Schemaball was published in SysAdmin Magazine (Krzywinski, M. Schemaball: A New Spin on Database Visualization (2004) Sysadmin Magazine Vol 13 Issue 08). Who cites Schemaball?
Schemaball is a Perl script which uses GD to generate static, circularly formatted SQL database schema views. Schemaball is well-suited for use in publications, online or print, presentations or schema development. Schemaball is suitable for visualizing schemas of all sizes.
To illustrate the features of schemaball, I'll use our ugene MySQL database (middle schema in the above figure). In the schema view below, the tables can be seen organized around a circle in alphabetical order. Tables which are linked by foreign key relationships — I'll get to how this is done in MySQL in a moment — are linked using bezier curves. In the view below, neighbours and next-neighbours of the Clone table are highlighted.
The simplest schema ball is one in which the table glyphs are shown without links. I find this view to be useful as a design template. I can print a few copies out and draw possible table relationships as I work on a schema.
Tables can be hidden from the schema ball using regular expressions that are applied to the table names. In this case I've removed all tables which have the letter "a" in them.
One of the main features of schemaball is the ability to visualize links between tables. Schemaball can parse these links from the schema structure itself (CONSTRAINT table options), using field names (if you've named your foreign keys using some convention), or from a file listing the table pairs.
The curvature of the Bezier lines can be adjusted using a parameter which controls the distance from the center of the schema ball of the middle point on the Bezier curve.
Schemaball is very flexible. You can turn off the table glyphs and labels and have your schema turned into Bezier art.
If you are paranoid about your intellectual property but would like to show the complexity of your schema to impress your competitors, you can anonymize the labels.
You can specify the colour characteristics of the features in the schema ball. Let's switch to a soothing blue theme. The table glyphs can be stroked and the link lines made thicker.
Tables can be highlighted using regular expressions, which are applied to the table names. Below, I show how three different table groups can be highlighted.
Tables can be hidden from the schema ball. This feature is useful if you have a lot of tables and would like to focus on the relationships between a subset of tables. Hiding is implemented in two ways: making tables in the schema ball invisible, but retaining a gap in the schema ball where the invisible table glyph is, or removing the table from the schema ball altogether and rearranging the other tables to fill the ball. Hiding is controlled using regular expression, in the same way as highlighting.
If you hide tables by making them invisible, you can choose to still have links to these tables kept in the schema ball. I don't know why you'd want to do this, but you can.
In addition to hiding and highlighting tables, you can also hide and highlight links. The hiding and highlighting process is controlled by regular expressions, like for tables. A link that joins two tables TABLE1 and TABLE2 together is named TABLE1___TABLE2 and the regular expressions controlling link visibility are applied to this compound name. For example, "^TABLE1___" selects all links which point from TABLE1 and "___TABLE2$" selects all links which point to TABLE2.
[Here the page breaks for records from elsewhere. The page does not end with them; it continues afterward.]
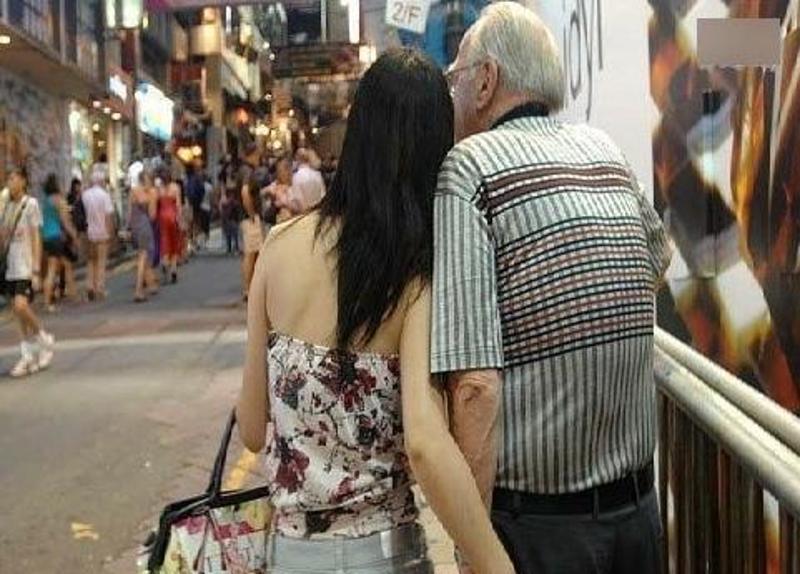 外国老男人身边的年轻中国女人【组图】 - 柏村休闲居 - 柏村休闲居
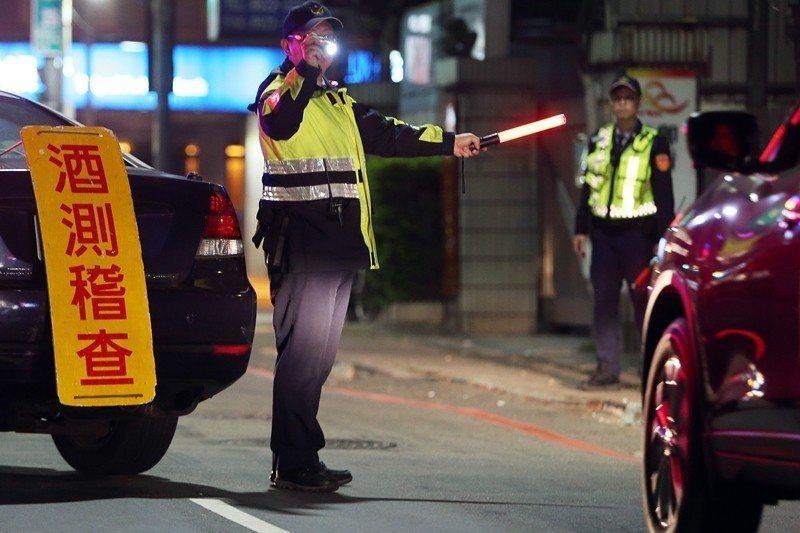 警員於農曆新年期間加強進行酒測臨檢。 圖/聯合報系資料照
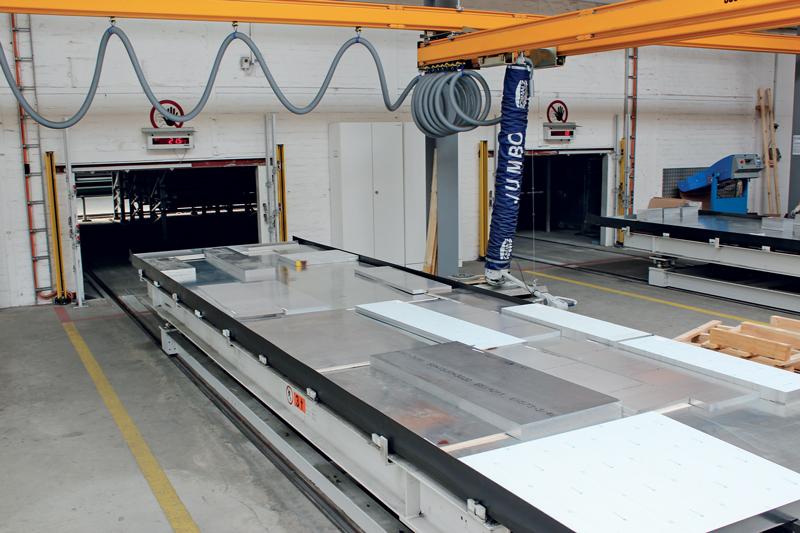 Grazie al sistema di stoccaggio automatico, AMCO beneficia di una maggiore produttività e di un rapido accesso a materiali e pezzi finiti.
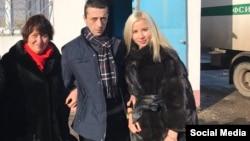 Хайсер Джемилев с матерью Сафинар и супругой Решиде 25 ноября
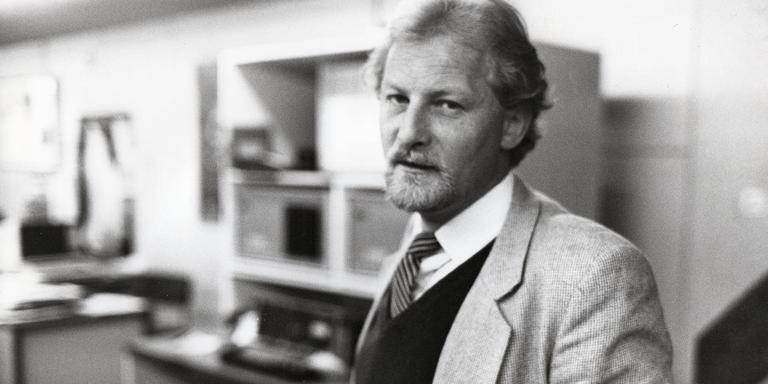Wladimir van der Burgh geportretteerd in de tijd dat hij voor het Nieuwsblad van het Noorden werkte. Foto: collectie fam. Van der Burgh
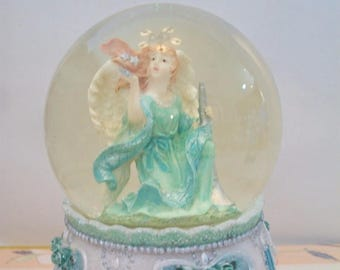 Green Angel Musical Snow Globe Dome Horn Stars Romantic Home Decor
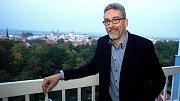 lídr ANO Miroslav Žbánek ve volebním štábu hnutí v olomouckém hotelu Flora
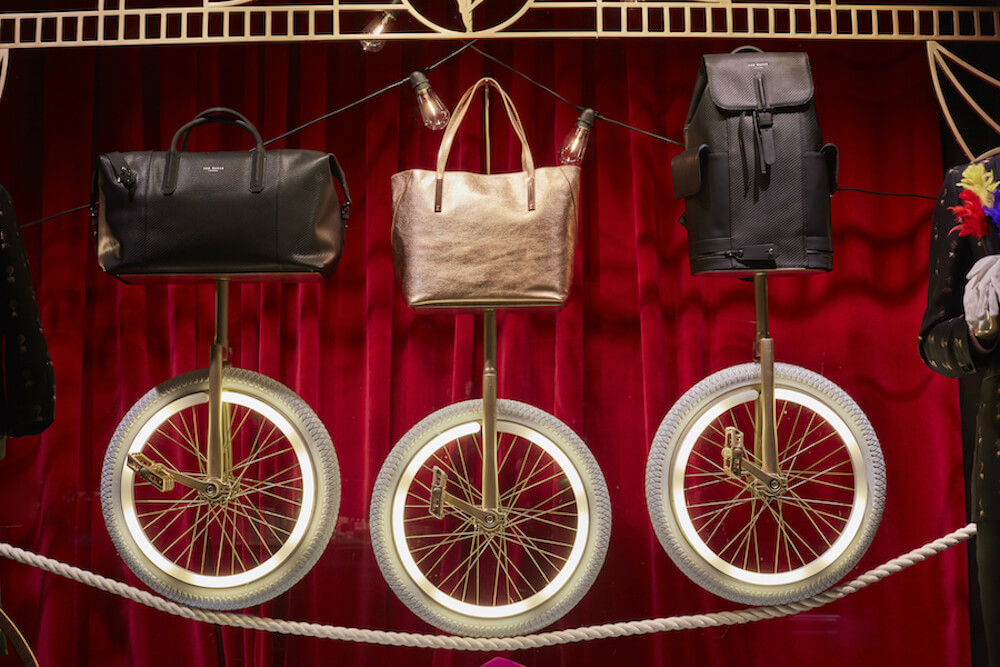 ted-baker-the greatest showman-selfridges-oxford-street-window display-bespoke prop manufacturer-visual merchandising (1)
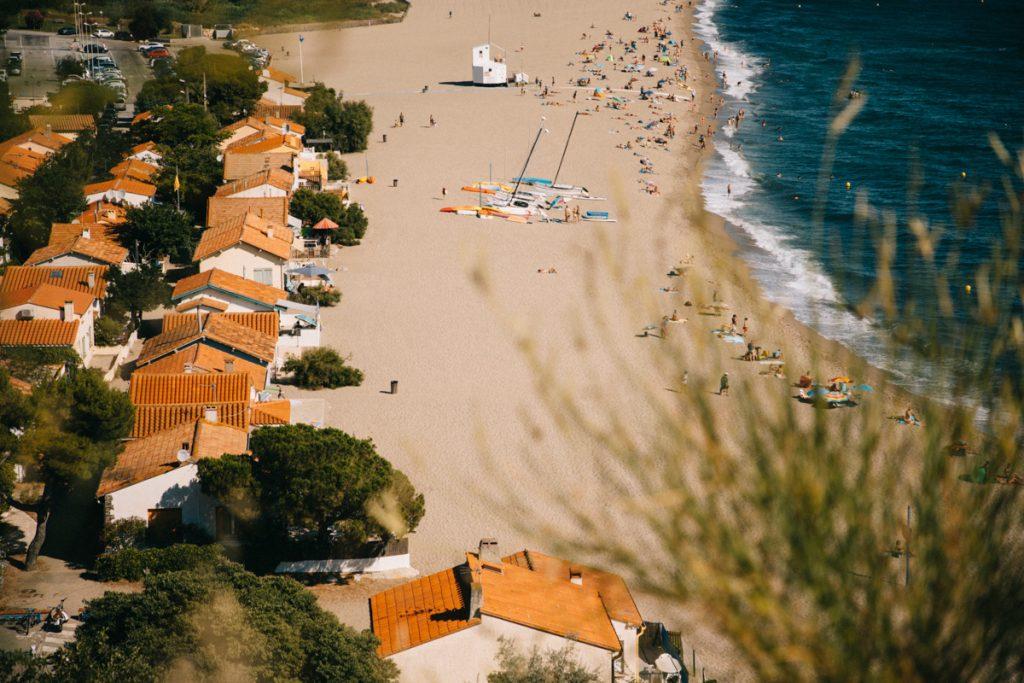 Panorama sur la plage du Racou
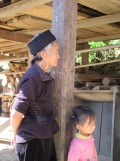 Une femme Hmong et une petite fille se sont approchées pour observer la scène de magasinage., Sapa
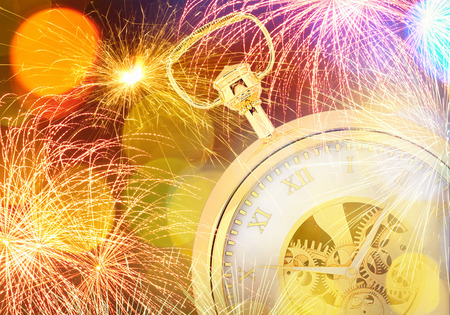 12 month old: Immagine concettuale di orologio con luci bokeh e fuoco d'artificio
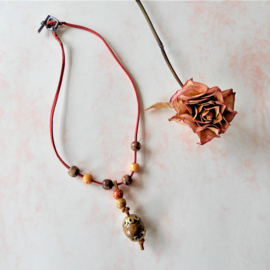 Rood suède halsband met hout (43 cm lang)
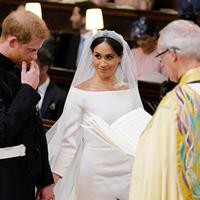 """В Сети высмеяли приглашенную на свадьбу бывшую девушку принца Гарри <span class=""""color_red"""">- ФОТО</span>"""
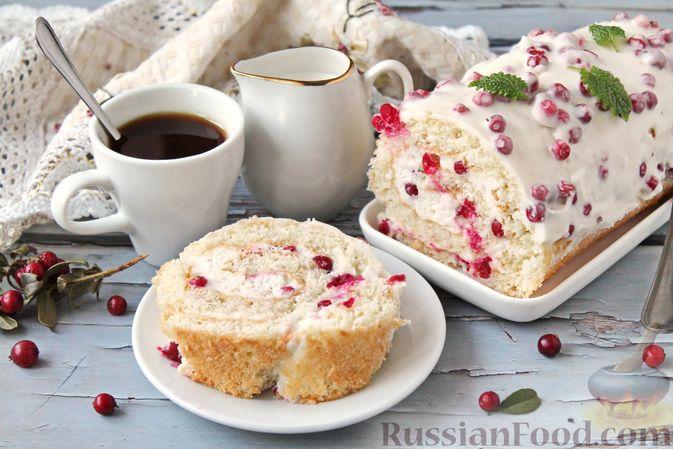 Фото к рецепту: Бисквитный рулет со сливочным муссом и ягодами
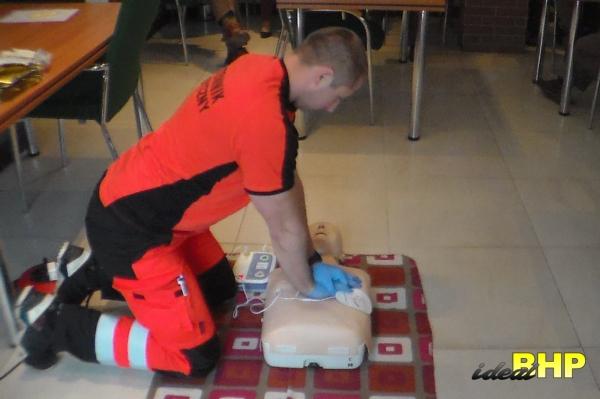 Szkolenie pierwszej pomocy - uciski ratownicze.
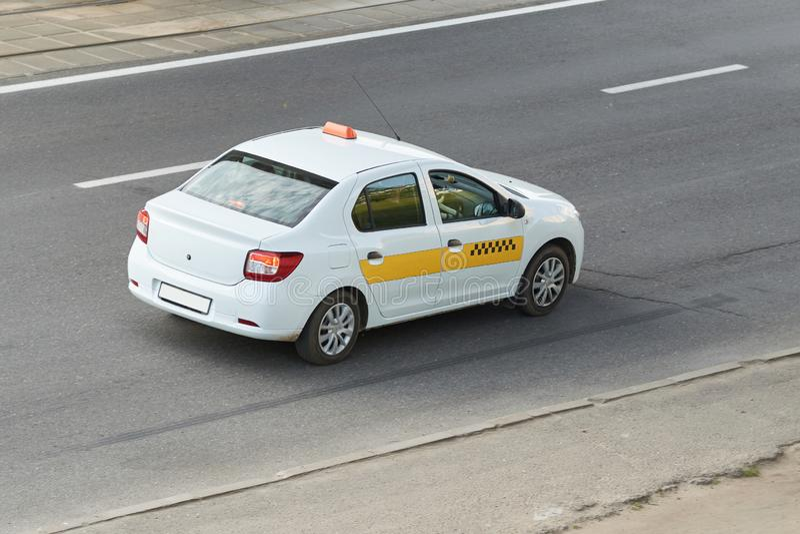 Taxi, blanco con la raya amarilla, vista posterior fotos de archivo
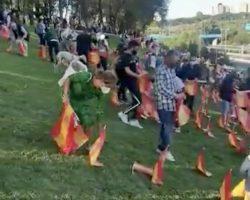 Vídeo. Retiran las banderas de España en homenaje a las víctimas del Covid de la M30 de Madrid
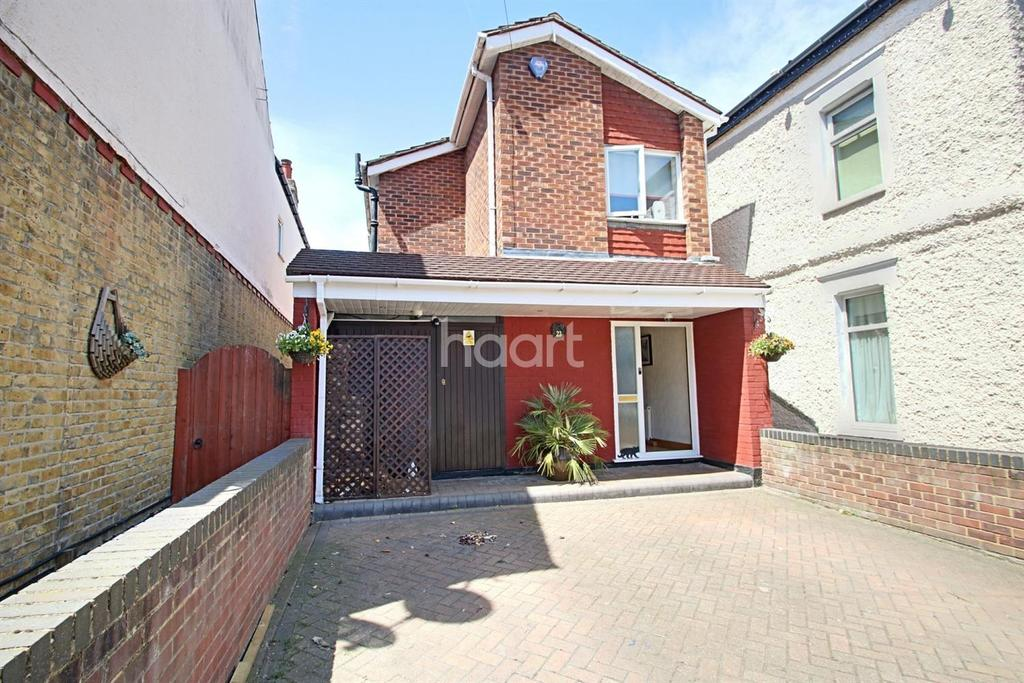 3 Bedrooms Detached House for sale in Southview Drive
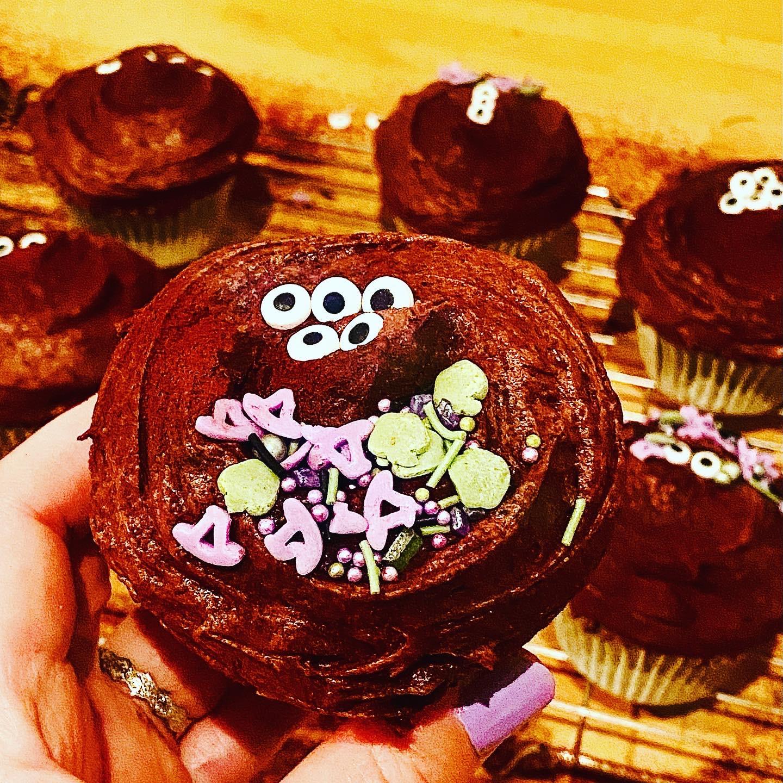 Matcha and chocolate halloween cupcakes
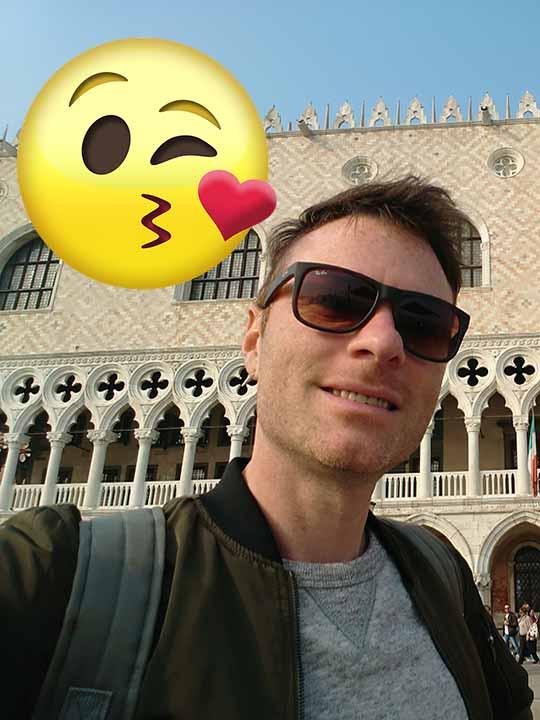 イタリア旅行の準備 イタリアはキスの文化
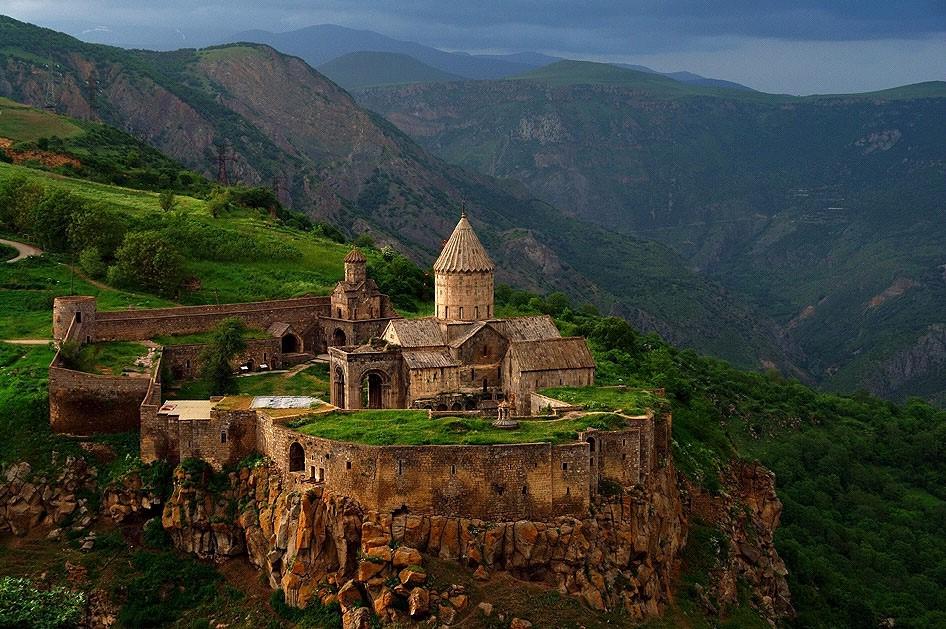 جاذبه های دیدنی ارمنستان در تور ارمنستان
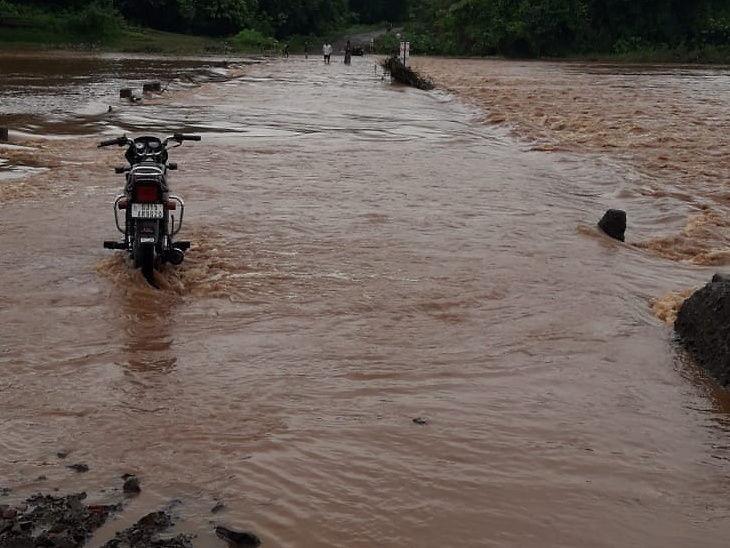 છેલ્લા 24 કલાકમાં દક્ષિણ ગુજરાતના 30 તાલુકામાં વરસાદ, ઉમરપાડામાં 6, માંગરોળમાં 4 ઈંચ સુરત,Surat - Divya Bhaskar
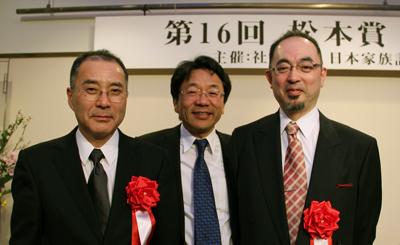 授賞の栄誉を受ける水上尚典氏(左)と秋元義弘氏(右)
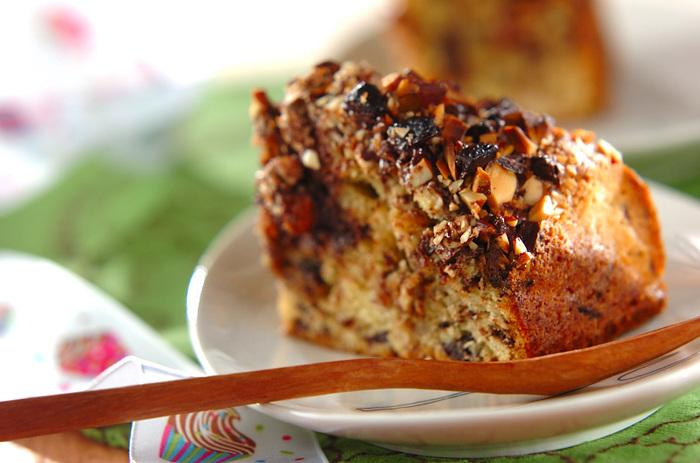 このケーキは、アーモンドもチョコもゴロゴロといっぱい♪食べ応えもたっぷり!育ち盛りのお子様や、そうじゃない人も、きっと満足できる気取らないケーキレシピです。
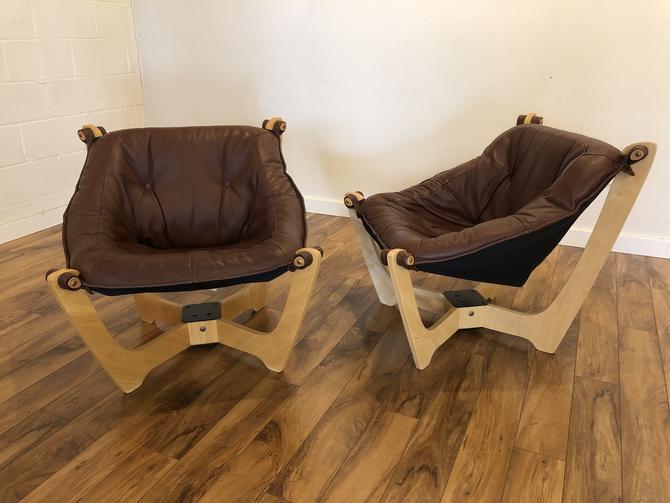 Luna Chairs Pair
Tracing the table dependency through foreign key relationships can be tedious in a large schema. Schemaball supports a chain hilighting scheme which follows links from highlighted tables and highlights connected tables. You can adjust the number of iterations of this scheme to highlight linked neighbours of a table to varying degrees of separation. A number of different parameters controls how the highlighting is inherited.
The "highlight_by_link" property is used to highlight tables which connect to highlighted links. This is useful if you would like to highlight all tables which, for example, are referenced by a specific table.
The highlight_by_iterations specifies the number of cycles of highlight inheritance that Schemaball should follow. You can follow links in the forward or reverse direction, or both.
If a large value for highlight_by_iterations is used and the schema is large, you can wind up with many highlighted elements. In order to retain information about the inheritance depth of a highlighted element, the "fade_factor_table" and "fade_factor_link" parameters are used. When these parameters are used, the highlight colour is progressively diluted with each iteration.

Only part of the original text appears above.